✔ 最佳答案
Let P ( n ) be the proposition '1^3+3^3+5^3+...+(2n-1)^3 =n^2(2n^2 -1)'
When n = 1,
L.H.S. = ( 2 –1 )^3=1
R.H.S. = 1^2(2-1) = 1 = L.H.S.
So P ( 1 ) is true.
Assume P ( k ) is true for some positive integers k, i.e.

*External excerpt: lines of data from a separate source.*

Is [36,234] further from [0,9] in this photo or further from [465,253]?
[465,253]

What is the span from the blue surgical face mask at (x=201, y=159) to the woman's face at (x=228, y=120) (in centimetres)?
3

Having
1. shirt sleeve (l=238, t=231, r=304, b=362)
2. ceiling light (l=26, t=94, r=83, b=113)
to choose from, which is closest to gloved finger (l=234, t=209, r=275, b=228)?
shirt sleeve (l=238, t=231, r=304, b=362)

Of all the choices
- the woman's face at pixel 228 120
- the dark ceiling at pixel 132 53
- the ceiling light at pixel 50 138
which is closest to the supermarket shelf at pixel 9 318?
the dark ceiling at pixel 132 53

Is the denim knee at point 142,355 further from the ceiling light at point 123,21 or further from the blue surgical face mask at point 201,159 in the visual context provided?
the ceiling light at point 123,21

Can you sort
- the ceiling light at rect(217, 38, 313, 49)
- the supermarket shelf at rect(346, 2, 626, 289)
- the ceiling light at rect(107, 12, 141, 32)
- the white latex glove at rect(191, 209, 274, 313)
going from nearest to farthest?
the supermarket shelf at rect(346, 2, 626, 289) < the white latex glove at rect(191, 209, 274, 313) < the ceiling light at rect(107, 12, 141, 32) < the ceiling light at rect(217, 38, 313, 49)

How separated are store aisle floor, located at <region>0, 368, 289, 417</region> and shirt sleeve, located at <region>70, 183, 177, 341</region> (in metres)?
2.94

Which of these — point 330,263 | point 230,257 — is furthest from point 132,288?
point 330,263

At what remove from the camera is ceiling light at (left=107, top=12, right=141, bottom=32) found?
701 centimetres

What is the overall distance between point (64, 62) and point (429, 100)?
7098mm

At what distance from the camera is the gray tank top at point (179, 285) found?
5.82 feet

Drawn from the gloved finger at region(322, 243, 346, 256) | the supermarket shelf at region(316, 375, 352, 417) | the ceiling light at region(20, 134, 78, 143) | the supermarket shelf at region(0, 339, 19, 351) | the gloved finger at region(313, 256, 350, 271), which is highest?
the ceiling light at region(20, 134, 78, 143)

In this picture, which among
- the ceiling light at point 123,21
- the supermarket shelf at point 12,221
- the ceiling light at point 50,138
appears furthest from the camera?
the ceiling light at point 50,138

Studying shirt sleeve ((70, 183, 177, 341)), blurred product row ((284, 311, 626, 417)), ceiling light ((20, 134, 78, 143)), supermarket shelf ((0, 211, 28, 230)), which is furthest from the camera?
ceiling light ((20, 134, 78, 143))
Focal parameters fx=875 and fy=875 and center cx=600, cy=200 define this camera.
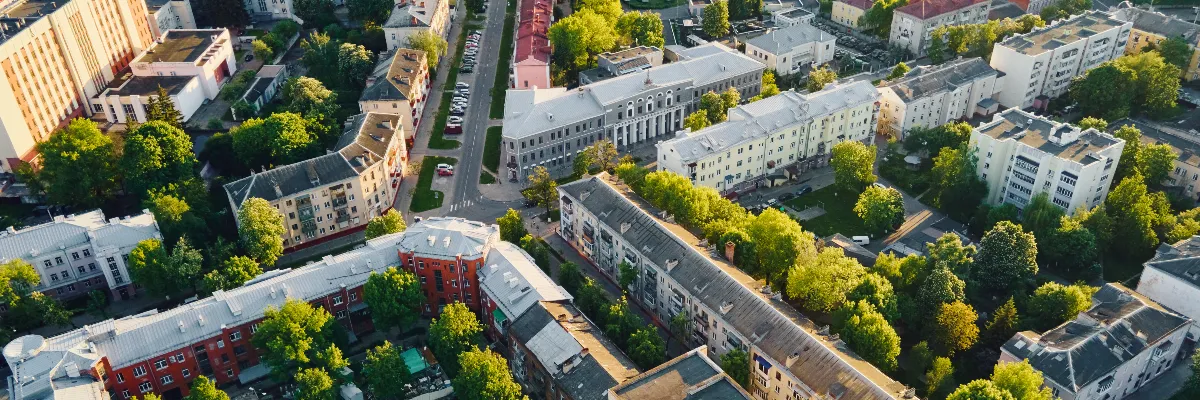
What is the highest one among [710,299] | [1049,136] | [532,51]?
[1049,136]

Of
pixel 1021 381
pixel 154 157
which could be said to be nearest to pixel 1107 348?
pixel 1021 381

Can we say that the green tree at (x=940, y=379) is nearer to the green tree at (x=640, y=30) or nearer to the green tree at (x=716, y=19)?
the green tree at (x=640, y=30)

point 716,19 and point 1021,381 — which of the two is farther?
point 716,19

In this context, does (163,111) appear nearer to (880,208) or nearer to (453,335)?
(453,335)

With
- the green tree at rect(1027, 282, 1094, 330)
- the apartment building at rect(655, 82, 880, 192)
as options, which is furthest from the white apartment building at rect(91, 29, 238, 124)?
the green tree at rect(1027, 282, 1094, 330)

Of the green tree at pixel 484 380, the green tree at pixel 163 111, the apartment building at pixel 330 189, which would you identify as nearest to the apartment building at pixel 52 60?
the green tree at pixel 163 111
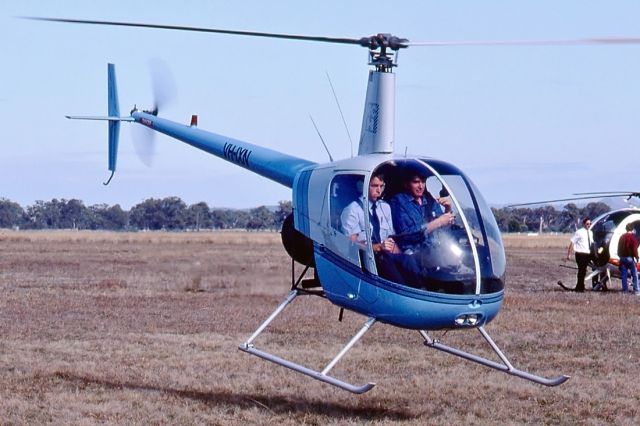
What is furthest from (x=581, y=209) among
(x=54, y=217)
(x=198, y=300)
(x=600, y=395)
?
(x=600, y=395)

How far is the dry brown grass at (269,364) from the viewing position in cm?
956

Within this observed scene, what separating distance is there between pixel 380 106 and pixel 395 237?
5.16ft

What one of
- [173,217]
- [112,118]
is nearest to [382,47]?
[112,118]

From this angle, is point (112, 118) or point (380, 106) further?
point (112, 118)

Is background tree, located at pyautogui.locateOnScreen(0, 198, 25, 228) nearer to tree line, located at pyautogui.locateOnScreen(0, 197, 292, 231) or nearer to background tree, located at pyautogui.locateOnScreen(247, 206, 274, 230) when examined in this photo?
tree line, located at pyautogui.locateOnScreen(0, 197, 292, 231)

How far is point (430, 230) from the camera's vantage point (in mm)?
8203

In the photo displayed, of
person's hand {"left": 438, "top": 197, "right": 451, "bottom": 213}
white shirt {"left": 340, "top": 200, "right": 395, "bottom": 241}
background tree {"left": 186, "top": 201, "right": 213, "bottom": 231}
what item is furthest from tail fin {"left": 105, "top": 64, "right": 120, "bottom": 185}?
background tree {"left": 186, "top": 201, "right": 213, "bottom": 231}

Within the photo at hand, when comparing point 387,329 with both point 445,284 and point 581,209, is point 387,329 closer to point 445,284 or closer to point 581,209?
point 445,284

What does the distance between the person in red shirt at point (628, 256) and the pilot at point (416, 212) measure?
16135mm

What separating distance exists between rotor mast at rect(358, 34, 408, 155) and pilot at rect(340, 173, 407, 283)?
85 cm

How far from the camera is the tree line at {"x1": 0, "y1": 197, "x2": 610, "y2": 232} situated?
84750mm

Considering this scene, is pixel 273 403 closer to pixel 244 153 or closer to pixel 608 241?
pixel 244 153

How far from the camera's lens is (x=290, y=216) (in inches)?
398

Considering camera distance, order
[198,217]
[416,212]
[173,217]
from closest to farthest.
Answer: [416,212], [173,217], [198,217]
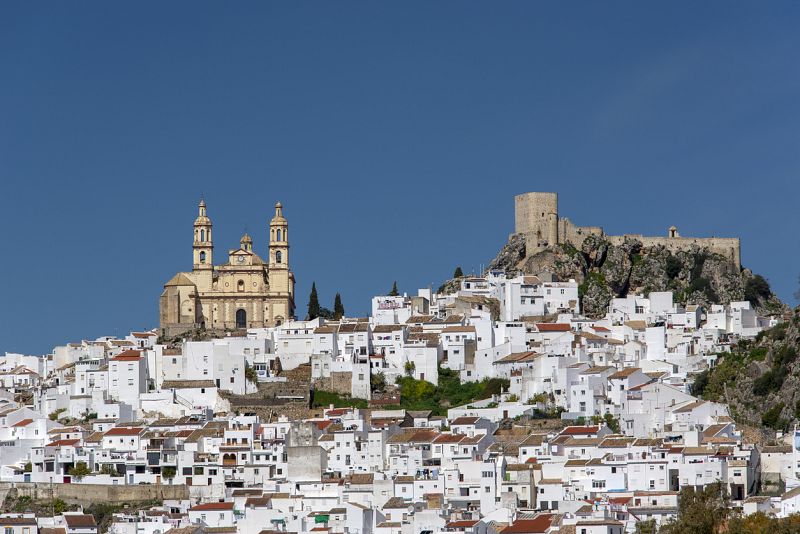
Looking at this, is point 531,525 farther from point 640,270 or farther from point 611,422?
point 640,270

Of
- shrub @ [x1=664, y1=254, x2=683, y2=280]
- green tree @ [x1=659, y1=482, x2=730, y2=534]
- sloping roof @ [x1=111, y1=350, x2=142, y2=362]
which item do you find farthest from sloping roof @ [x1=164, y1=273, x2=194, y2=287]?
green tree @ [x1=659, y1=482, x2=730, y2=534]

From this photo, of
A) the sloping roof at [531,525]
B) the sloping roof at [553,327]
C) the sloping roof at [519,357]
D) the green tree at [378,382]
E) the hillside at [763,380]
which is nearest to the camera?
the sloping roof at [531,525]

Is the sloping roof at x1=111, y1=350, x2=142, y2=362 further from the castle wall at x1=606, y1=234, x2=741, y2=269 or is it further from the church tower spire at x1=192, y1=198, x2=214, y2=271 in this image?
the castle wall at x1=606, y1=234, x2=741, y2=269

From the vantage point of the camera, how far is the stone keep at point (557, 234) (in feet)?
323

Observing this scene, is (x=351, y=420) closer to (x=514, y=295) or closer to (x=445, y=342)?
(x=445, y=342)

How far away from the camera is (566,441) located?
2699 inches

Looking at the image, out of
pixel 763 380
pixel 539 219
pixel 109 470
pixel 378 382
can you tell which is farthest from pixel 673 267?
pixel 109 470

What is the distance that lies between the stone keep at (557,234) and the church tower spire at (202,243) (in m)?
16.0

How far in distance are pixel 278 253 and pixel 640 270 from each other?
17931 millimetres

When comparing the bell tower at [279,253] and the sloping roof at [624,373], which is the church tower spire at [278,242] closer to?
the bell tower at [279,253]

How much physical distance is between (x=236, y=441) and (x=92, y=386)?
10737 mm

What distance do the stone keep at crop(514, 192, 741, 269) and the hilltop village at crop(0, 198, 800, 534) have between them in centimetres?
412

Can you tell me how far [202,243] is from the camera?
3735 inches

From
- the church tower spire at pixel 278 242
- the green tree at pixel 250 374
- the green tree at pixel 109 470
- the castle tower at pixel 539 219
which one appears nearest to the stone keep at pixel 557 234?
the castle tower at pixel 539 219
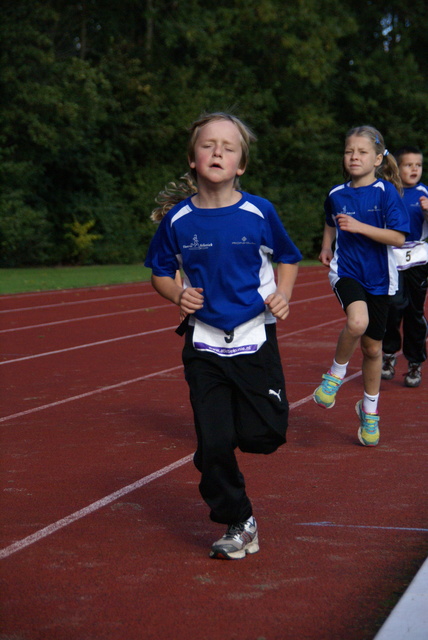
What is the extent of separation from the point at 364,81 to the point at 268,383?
41.0 meters

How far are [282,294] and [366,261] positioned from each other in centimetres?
254

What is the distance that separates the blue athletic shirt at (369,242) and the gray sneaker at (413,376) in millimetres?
2422

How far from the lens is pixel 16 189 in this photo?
33.8 meters

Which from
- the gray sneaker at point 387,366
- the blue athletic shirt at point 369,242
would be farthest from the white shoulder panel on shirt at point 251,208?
the gray sneaker at point 387,366

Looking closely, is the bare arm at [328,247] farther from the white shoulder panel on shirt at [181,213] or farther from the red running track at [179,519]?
the white shoulder panel on shirt at [181,213]

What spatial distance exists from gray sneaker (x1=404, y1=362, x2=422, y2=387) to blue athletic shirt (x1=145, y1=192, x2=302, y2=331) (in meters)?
4.82

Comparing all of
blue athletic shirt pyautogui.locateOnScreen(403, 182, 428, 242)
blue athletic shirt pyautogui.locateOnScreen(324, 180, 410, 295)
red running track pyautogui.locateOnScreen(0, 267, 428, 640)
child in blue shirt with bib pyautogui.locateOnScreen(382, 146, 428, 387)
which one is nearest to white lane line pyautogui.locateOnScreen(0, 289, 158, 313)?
red running track pyautogui.locateOnScreen(0, 267, 428, 640)

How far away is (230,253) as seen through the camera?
4176mm

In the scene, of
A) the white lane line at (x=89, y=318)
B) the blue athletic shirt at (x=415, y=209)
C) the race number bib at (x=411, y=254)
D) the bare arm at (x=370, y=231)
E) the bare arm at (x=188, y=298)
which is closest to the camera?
the bare arm at (x=188, y=298)

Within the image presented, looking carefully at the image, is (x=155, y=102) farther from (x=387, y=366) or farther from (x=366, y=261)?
(x=366, y=261)

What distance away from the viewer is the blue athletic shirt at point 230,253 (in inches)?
164

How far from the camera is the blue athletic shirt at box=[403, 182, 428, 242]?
8.72 m

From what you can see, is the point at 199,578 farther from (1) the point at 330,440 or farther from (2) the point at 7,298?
(2) the point at 7,298

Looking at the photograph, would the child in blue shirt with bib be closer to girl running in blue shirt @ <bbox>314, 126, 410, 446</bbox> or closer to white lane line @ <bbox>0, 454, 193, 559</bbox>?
girl running in blue shirt @ <bbox>314, 126, 410, 446</bbox>
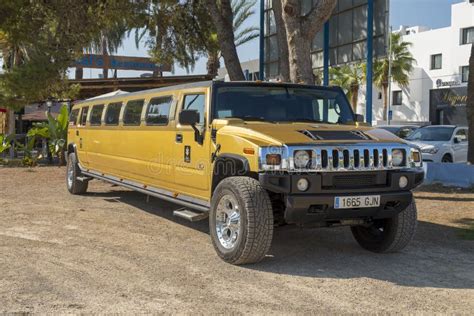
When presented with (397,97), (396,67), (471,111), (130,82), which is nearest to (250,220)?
(471,111)

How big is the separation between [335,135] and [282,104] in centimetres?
125

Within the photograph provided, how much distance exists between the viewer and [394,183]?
227 inches

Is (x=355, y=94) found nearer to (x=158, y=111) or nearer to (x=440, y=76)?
(x=440, y=76)

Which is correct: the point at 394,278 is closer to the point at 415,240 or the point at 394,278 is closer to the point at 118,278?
the point at 415,240

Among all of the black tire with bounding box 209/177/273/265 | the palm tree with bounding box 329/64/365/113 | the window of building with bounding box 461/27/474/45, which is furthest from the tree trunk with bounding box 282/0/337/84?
the palm tree with bounding box 329/64/365/113

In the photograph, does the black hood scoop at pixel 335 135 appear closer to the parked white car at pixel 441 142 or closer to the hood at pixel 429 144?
the parked white car at pixel 441 142

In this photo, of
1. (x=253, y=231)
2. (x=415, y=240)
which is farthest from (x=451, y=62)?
(x=253, y=231)

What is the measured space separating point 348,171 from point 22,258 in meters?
3.58

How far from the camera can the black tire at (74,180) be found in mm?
11141

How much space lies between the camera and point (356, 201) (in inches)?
218

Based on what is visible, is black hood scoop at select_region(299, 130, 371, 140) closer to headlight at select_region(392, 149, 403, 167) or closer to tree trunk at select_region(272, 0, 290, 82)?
headlight at select_region(392, 149, 403, 167)

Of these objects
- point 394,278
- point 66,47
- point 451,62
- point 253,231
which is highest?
point 451,62

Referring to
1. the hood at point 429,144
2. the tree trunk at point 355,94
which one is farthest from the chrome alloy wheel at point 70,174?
the tree trunk at point 355,94

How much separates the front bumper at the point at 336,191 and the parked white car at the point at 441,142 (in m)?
11.0
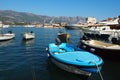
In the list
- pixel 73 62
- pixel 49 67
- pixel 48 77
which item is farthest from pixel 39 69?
pixel 73 62

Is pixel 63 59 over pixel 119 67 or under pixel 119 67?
over

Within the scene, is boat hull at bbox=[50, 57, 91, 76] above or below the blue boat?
below

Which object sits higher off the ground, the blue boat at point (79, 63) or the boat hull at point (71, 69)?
the blue boat at point (79, 63)

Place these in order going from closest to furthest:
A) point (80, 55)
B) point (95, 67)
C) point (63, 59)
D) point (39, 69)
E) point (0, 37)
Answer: point (95, 67) < point (63, 59) < point (80, 55) < point (39, 69) < point (0, 37)

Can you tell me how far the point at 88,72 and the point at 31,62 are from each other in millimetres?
8658

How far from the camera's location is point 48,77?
1498 cm

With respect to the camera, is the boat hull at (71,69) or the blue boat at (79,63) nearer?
the blue boat at (79,63)

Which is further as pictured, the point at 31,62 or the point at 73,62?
the point at 31,62

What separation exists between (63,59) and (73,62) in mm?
1226

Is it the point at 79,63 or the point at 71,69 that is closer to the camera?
the point at 79,63

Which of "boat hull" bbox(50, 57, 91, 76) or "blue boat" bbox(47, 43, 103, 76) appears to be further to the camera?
"boat hull" bbox(50, 57, 91, 76)

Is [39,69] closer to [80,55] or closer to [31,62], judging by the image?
[31,62]

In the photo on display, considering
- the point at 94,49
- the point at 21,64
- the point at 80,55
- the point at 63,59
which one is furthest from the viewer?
the point at 94,49

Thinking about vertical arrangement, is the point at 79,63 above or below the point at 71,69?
above
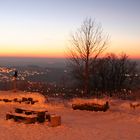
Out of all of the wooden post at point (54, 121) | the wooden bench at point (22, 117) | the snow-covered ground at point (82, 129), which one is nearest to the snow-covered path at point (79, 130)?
the snow-covered ground at point (82, 129)

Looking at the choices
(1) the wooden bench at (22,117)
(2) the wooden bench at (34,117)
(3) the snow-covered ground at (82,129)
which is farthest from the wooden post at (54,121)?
(1) the wooden bench at (22,117)

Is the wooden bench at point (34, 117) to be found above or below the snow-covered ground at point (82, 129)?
above

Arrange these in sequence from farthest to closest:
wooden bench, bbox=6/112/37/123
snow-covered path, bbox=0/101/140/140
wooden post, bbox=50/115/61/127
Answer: wooden bench, bbox=6/112/37/123, wooden post, bbox=50/115/61/127, snow-covered path, bbox=0/101/140/140

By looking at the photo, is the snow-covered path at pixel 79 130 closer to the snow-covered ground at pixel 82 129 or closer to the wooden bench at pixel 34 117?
the snow-covered ground at pixel 82 129

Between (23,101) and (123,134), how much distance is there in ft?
35.9

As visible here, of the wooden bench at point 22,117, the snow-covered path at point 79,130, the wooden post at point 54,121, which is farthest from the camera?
the wooden bench at point 22,117

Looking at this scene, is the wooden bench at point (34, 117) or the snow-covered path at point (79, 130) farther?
the wooden bench at point (34, 117)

1^3+3^3+5^3+...+(2k-1)^3 =k^2(2k^2 -1)“
When n = k + 1,
L.H.S. =1^3+3^3+5^3+...+(2k-1)^3+(2k+1)^3
=k^2(2k^2 -1)+(2k+1)^3
= 2k^4-k^2+8k^3+12k^2+6k+1
=2k^4+8k^3+11k^2+6k+1
=(k+1)^2(2k^2+4k+1)
=(k+1)^2[2(k^2+2k)+1]
=(k+1)^2[2(k^2+2k+1-1)+1]
=(k+1)^2[2(k+1)^2+2-1]
R.H.S. =(k+1)^2[2(k+1)^2+2-1]
= L.H.S. So P ( k + 1 ) is true.
By the principle of mathematical induction, P ( n ) is true for all positive integers n.